What Devices Can Help?

In addition to taking some time off and working to stretch and strengthen your Achilles tendon, you may also want to think about using a device.

Orthosis

Orthosis is a device that is used to modify the structure of a joint or to stabilize a body part. By helping to stabilize, protect, or limit movement of a damaged joint, an orthosis can help your Achilles tendon heal faster.

Splint

Another option is a splint, which is a rigid accessory used to stabilize and protect an injured joint. This will ensure that your tendon and the surrounding area are aligned as they are supposed to be.

What Specialists Can Help if My Treatment Doesn’t Work?

If you’re not able to treat your Achilles tendonitis at home, or if it starts to get worse, then you might need to see a specialist.

Physical Therapist

If your Achilles tendonitis isn’t too serious, you might want to try physical therapy. Your therapist will prescribe specific exercises and movements to restore your muscle strength and function.
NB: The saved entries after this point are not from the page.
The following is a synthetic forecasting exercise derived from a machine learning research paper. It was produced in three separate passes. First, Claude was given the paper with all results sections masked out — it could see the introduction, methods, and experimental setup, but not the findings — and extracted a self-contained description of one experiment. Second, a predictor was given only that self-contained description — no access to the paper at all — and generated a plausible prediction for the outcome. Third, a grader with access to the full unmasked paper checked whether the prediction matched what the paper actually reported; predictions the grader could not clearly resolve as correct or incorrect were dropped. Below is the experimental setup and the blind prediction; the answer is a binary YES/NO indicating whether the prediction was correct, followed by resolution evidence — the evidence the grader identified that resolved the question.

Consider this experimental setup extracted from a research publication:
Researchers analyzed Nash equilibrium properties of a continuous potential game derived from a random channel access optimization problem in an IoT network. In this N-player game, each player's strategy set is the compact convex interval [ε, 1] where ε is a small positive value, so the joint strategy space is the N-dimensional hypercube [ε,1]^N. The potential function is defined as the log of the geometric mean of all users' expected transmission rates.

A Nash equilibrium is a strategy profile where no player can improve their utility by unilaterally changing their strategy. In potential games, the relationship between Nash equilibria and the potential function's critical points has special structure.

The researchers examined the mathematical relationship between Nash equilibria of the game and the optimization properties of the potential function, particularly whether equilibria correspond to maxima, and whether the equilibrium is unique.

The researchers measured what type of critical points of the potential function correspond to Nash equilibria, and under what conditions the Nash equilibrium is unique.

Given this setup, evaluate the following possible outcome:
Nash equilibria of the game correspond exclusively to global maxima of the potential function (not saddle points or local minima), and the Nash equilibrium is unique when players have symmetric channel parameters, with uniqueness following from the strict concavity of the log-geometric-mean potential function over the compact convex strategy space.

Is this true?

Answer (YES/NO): NO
This will help you keep moving but without making the injury worse.

Podiatrist

You might also want to go and see a podiatrist. They specialize in foot problems and may be able to recommend shoes, stretches, strengthening exercises, and training plans to avoid future Achilles issues.
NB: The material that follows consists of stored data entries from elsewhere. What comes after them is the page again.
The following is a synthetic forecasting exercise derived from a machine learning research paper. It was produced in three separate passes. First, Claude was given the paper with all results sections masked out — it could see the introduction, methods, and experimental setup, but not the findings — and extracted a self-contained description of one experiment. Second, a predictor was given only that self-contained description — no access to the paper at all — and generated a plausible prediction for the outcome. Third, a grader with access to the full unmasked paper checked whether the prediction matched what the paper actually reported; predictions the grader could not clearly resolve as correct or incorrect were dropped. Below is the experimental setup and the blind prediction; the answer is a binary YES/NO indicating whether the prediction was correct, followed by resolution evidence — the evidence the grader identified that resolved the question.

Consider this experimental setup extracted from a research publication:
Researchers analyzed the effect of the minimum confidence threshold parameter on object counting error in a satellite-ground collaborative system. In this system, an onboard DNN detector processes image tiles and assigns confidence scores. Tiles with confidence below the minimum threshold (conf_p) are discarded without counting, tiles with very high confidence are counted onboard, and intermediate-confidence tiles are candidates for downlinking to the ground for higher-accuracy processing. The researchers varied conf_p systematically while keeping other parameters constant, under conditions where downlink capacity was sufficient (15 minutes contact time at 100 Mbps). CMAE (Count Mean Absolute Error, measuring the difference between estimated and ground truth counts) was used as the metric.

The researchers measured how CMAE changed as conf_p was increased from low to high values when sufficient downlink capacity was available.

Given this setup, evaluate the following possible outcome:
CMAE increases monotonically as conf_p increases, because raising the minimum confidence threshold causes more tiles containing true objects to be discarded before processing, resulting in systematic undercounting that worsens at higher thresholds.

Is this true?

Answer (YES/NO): YES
Someone Who Specializes in Sports Medicine

If you play other sports like soccer in addition to running, you might want to talk to someone who specializes in sports medicine. Obviously, if you’re just a runner, you can talk to them too, but it might be particularly useful if you play other sports as well.

Orthopedic Surgeon

Finally, if all else fails, you might need to see an orthopedic surgeon, who can perform surgery for conditions affecting bones and muscles. Obviously, this is a last and drastic step in treating Achilles tendonitis.

You’ll want to speak with other medical professionals beforehand to make sure that surgery is really what you need. Hopefully you don’t ever get to that step.

Final Thoughts

Injuries like Achilles tendonitis are never fun when you’d rather be out on the trail, track, or road. Unfortunately, injuries can pop up every now and then. Just address the issue as soon as possible so that it doesn’t get worse.

And make sure that you’re doing what you can to prevent future occurrences of Achilles tendonitis by making sure that your calf and heel muscles are strong, you’re incorporating cross-training, and you aren’t overusing the muscles or exercising at too high of an intensity.

If you do all of this, there’s a good chance that you’ll be able to count on one hand the number of times you’ve had to deal with Achilles tendonitis.